Citing officials from the country’s Independent Election Commission (IEC), Khaama Press (KP) reported Thursday:
Abdul Latif Pedram was the first candidate to register his name for the upcoming elections.
Zabiullah Sadat, a spokesman for the Independent Election Commission of Afghanistan said the registration process of the candidates will continue for another seventeen days, until 20th of January.
The registration process of the candidates was due to kick off on 22nd of December but the election commission officials are saying that the process was delayed as the exact schedule for the elections had not been ascertained.
On Sunday, IEC Chief Gula Jan Abdul Badi Sayad confirmed that Afghanistan had delayed its presidential election until July 20 this year, citing “security, operational, and technical related issues,” KP noted.
In October 2018, the Associated Press (AP) acknowledged that Afghanistan had postponed elections in Kandahar province, the birthplace of the Taliban, for a week in the wake of an attack on a high-profile security meeting there with a U.S. delegation that left at least two senior provincial officials, including the police chief, dead and at least 13 others wounded, including two Americans.
“April will be very difficult because of the harsh winter, transporting election materials, security, and budget issues,” Sayad told reporters on Sunday, according to the Washington Post (WaPo). “To better prepare for the vote, we have decided to hold the election in July.”

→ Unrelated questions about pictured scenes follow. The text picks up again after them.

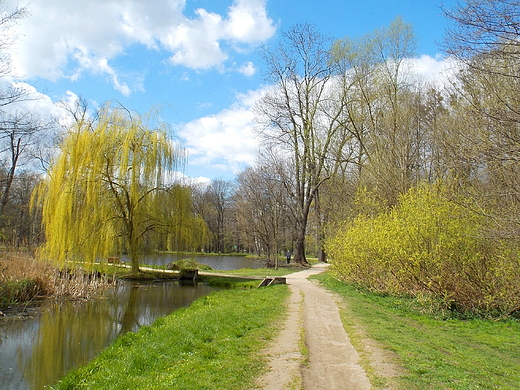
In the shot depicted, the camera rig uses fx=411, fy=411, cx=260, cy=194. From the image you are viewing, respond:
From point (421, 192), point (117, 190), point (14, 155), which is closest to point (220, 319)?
point (421, 192)

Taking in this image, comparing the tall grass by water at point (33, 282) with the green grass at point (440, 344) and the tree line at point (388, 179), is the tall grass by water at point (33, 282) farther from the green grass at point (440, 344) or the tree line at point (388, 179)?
the green grass at point (440, 344)

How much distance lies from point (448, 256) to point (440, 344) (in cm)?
398

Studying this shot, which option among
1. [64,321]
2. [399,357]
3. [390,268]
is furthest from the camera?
[390,268]

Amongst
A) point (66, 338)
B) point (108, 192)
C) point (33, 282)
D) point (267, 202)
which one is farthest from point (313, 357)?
point (267, 202)

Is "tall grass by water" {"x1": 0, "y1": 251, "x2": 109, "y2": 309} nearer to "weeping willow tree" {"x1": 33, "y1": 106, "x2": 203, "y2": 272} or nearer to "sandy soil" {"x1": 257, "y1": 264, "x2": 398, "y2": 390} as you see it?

In November, the Wall Street Journal (WSJ) revealed that U.S. President Donald Trump’s administration was considering pushing the Afghan government to postpone the elections amid America’s intensified peace efforts with the Taliban.
While Afghan President Ashraf Ghani rejected claims of a potential delay, which has now become a reality, some politicians in the South Asian country welcomed the move, TOLO News reported.
“Afghan government is completely committed to holding 2019 elections based on the law and the schedule announced by the election commission,” Haroon Chakhansuri, a spokesman for Ghani, declared in November, following the WSJ report.
“In five months this government’s term will finish and after that it is better than an interim administration should be established which should be acceptable for both sides and they should be able to pave the way for an inclusive and transparent election,” Shahzada Massoud, who is close to former Afghan president Hamid Karzai, proclaimed.
“If an interim administration or postponing the elections can help a comprehensive peace process, then it (delaying elections) will not be a problem. But people in some parts of the country should not be subjected to mass killings and displacement because of peace,” Mohammad Natiqi, the head of the political committee of the Afghan parties, added.